### What is expected
Starting at the line below that contains "coeur ! ♥ ." and ending at the line that contains "El Huesca hace", retype each line exactly as it stands, but omit the pictures.

___ Source information

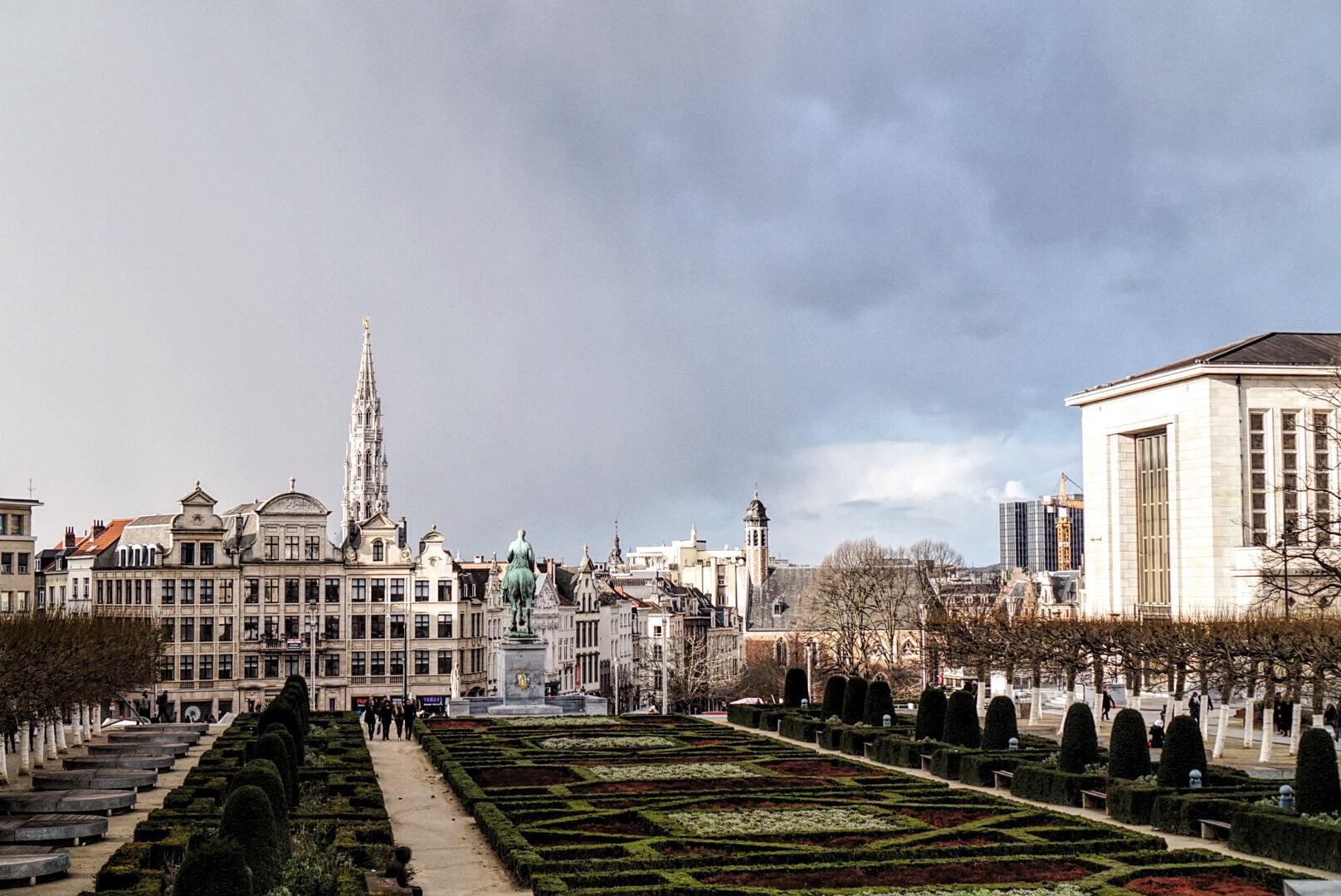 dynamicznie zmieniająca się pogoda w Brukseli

______
___ Source information

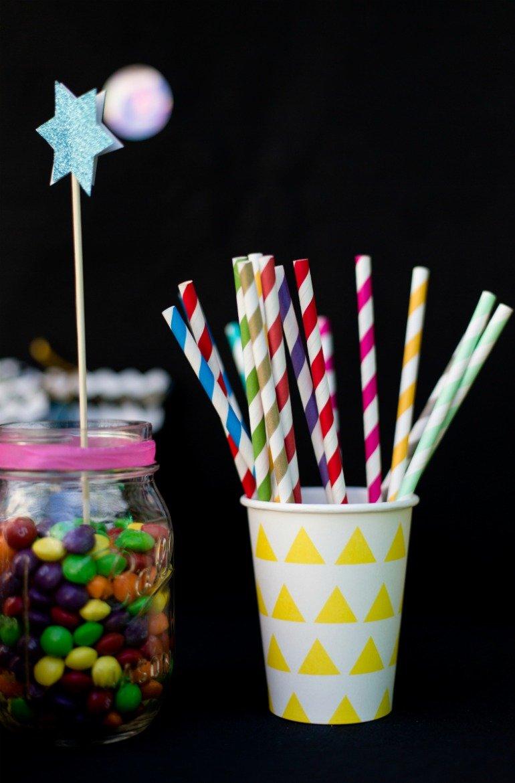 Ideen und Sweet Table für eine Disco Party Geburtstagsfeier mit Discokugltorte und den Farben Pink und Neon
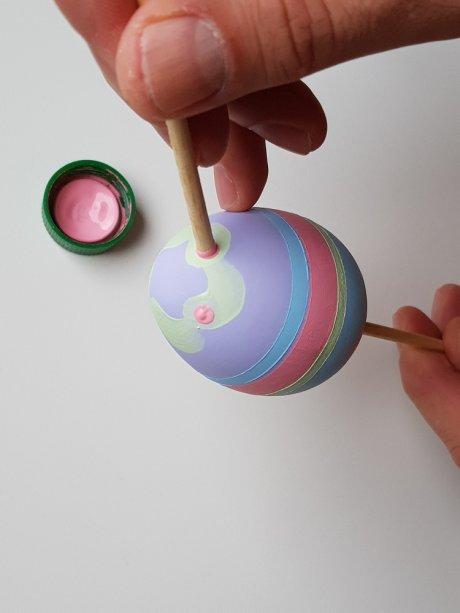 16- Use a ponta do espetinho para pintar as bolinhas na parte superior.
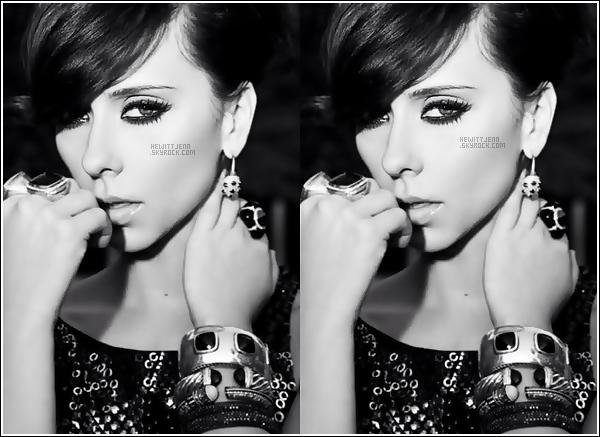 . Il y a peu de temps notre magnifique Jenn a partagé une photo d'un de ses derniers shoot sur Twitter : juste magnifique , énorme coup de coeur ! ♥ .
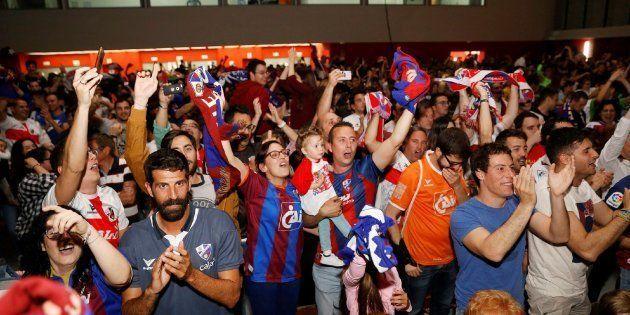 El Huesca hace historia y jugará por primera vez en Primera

______

### Your response
 . Il y a peu de temps notre magnifique Jenn a partagé une photo d'un de ses derniers shoot sur Twitter : juste magnifique , énorme coup de coeur ! ♥ .
 El Huesca hace historia y jugará por primera vez en Primera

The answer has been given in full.